YOUR INSTRUCTIONS »
What is needed here is an exact printout of the data, with no pictures included.

SUPPLIED DATA »
┌──

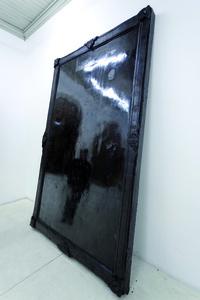 Coal Mirror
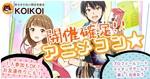 【新宿のプチ街コン】株式会社KOIKOI主催 2017年12月11日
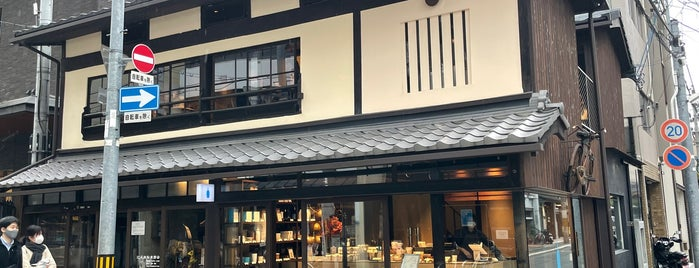 Blue Bottle Coffee is one of Osaka.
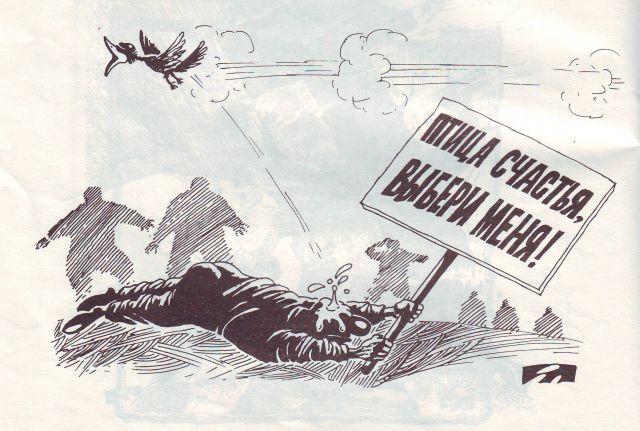 Russian comics in black 6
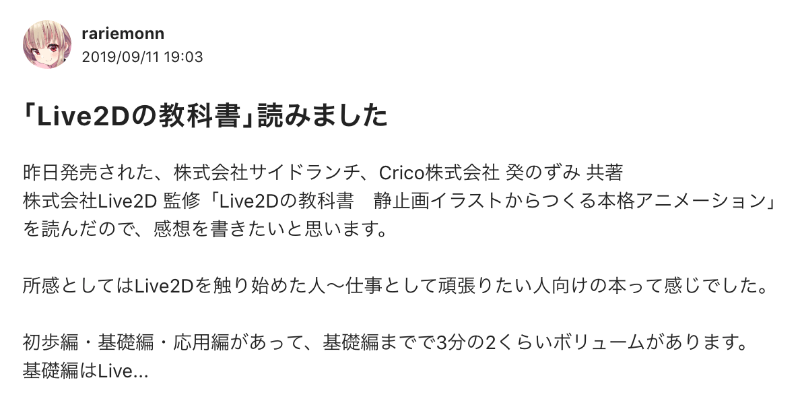 「Live2Dの教科書」読みました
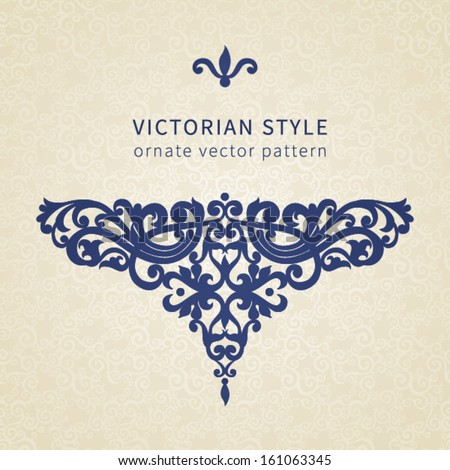 stock-vector-vector-baroque-ornament-in-victorian-style-ornate-element-for-design-toolkit-for-designer-it-can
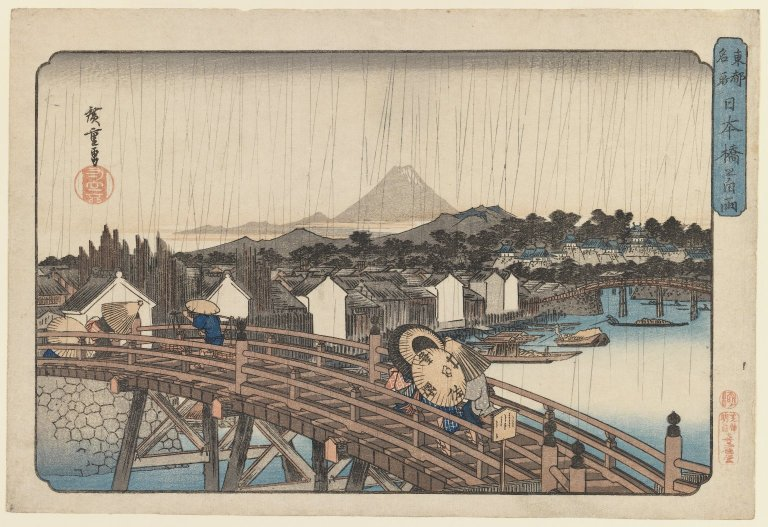 File:Brooklyn Museum - Evening Shower at Nihonbashi Bridge, from Celebrated Places in the Eastern Capital (Toto Meisho) - Utagawa Hiroshige (Ando) - overall.jpg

└──

RESPONSE TO THE EXERCISE »
 Coal Mirror
 【新宿のプチ街コン】株式会社KOIKOI主催 2017年12月11日
 Blue Bottle Coffee is one of Osaka.
 Russian comics in black 6
 「Live2Dの教科書」読みました
 stock-vector-vector-baroque-ornament-in-victorian-style-ornate-element-for-design-toolkit-for-designer-it-can
 File:Brooklyn Museum - Evening Shower at Nihonbashi Bridge, from Celebrated Places in the Eastern Capital (Toto Meisho) - Utagawa Hiroshige (Ando) - overall.jpg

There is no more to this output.